Axes scientifiques structurants

1. Maîtriser le changement climatique et ses conséquences

Crédits Photo - Adam Kedem

Concilier l’atténuation des émissions de gaz à effet de serre et l’adaptation des sociétés

Au-delà des travaux sur le changement climatique (réduction des incertitudes, meilleure compréhension des mécanismes des systèmes physico-chimiques et écologiques) qui sont menés dans les laboratoires, les impacts et rétroactions impliquant la biodiversité, les sociétés humaines, leurs activités (agricoles notamment) et leurs ressources nécessitent des travaux dédiés, pour aider à construire et soutenir les actions visant à l’atténuation du changement climatique à tous les niveaux de décisions (local/état) et à l’adaptation à l’échelle régionale. L’Institut encouragera les innovations permettant d’établir des ponts entre les méthodologies employées par les climatologues pour connaître le système climatique et son évolution future, et celles des spécialistes de la biodiversité et des sciences humaines et sociales pour élaborer des scénarios, évaluer des réponses, des politiques publiques, et les tester avec des outils de simulation appropriés.
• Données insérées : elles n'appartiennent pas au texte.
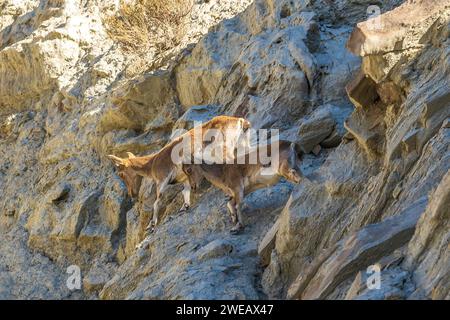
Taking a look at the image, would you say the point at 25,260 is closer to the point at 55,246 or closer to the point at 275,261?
the point at 55,246

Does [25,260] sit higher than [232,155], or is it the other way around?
[232,155]

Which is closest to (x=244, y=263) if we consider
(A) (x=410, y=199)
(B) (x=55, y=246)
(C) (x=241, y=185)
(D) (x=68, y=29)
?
(C) (x=241, y=185)

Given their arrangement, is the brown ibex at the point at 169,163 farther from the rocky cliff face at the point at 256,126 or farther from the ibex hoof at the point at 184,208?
the rocky cliff face at the point at 256,126

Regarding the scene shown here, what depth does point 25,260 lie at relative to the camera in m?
15.3

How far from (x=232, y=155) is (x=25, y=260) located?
4.90 metres

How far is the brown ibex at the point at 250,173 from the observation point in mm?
10586

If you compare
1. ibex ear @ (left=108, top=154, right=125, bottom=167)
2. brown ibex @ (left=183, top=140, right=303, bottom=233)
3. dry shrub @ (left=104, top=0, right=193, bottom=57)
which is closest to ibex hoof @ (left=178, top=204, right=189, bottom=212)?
brown ibex @ (left=183, top=140, right=303, bottom=233)

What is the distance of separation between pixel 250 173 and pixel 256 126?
77.3 inches

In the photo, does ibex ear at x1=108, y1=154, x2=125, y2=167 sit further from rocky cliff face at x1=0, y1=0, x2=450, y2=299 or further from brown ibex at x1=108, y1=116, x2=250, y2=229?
rocky cliff face at x1=0, y1=0, x2=450, y2=299

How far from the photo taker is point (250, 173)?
36.3 feet

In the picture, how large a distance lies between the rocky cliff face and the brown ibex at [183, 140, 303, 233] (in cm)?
37

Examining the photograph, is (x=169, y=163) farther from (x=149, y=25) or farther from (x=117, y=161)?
(x=149, y=25)

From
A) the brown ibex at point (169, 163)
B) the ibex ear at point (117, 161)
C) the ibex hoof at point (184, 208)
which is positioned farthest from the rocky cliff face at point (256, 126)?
the ibex ear at point (117, 161)

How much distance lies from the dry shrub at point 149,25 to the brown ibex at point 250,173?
5.88m
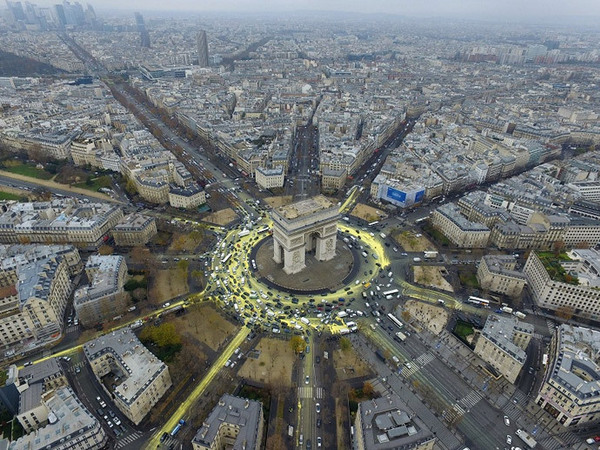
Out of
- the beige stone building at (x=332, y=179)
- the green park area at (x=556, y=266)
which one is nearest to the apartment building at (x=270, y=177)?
the beige stone building at (x=332, y=179)

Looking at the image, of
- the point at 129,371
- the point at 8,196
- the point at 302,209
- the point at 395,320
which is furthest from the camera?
the point at 8,196

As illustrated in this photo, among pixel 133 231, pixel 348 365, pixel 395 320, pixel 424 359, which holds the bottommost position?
pixel 424 359

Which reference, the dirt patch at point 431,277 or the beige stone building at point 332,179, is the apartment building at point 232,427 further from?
the beige stone building at point 332,179

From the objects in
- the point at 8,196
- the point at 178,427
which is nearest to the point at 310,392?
the point at 178,427

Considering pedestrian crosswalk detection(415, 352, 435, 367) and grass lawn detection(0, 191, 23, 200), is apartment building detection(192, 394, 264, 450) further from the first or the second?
grass lawn detection(0, 191, 23, 200)

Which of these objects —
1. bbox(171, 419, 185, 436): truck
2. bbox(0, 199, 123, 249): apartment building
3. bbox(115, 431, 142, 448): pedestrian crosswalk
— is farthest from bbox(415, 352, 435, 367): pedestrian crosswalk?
bbox(0, 199, 123, 249): apartment building

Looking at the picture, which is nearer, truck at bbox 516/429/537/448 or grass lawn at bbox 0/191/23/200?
truck at bbox 516/429/537/448

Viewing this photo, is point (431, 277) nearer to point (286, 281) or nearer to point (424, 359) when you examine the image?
point (424, 359)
2. Créer les conditions d’un usage responsable et durable des ressources et des énergies

Crédits photo - Karsten Würth

Un objectif est d’anticiper les impacts environnementaux, sociaux, sanitaires de l’usage des ressources, dans le contexte du changement climatique et de la crise de la biodiversité. La problématique de l’utilisation responsable des ressources sera abordée des points de vue à la fois technique et social afin de déterminer les conséquences des politiques à mettre en place sur les filières et d’identifier les obstacles à leur déploiement. Les choix politiques doivent être éclairés par un recours à une analyse systémique multicritères des filières énergétiques et d’exploitation des ressources, tout au long de leur cycle de vie. Des analyses multicritères élaborées à la lumière des résultats les plus récents de la recherche seront produites et proposées pour alimenter les processus d’élaboration de la décision.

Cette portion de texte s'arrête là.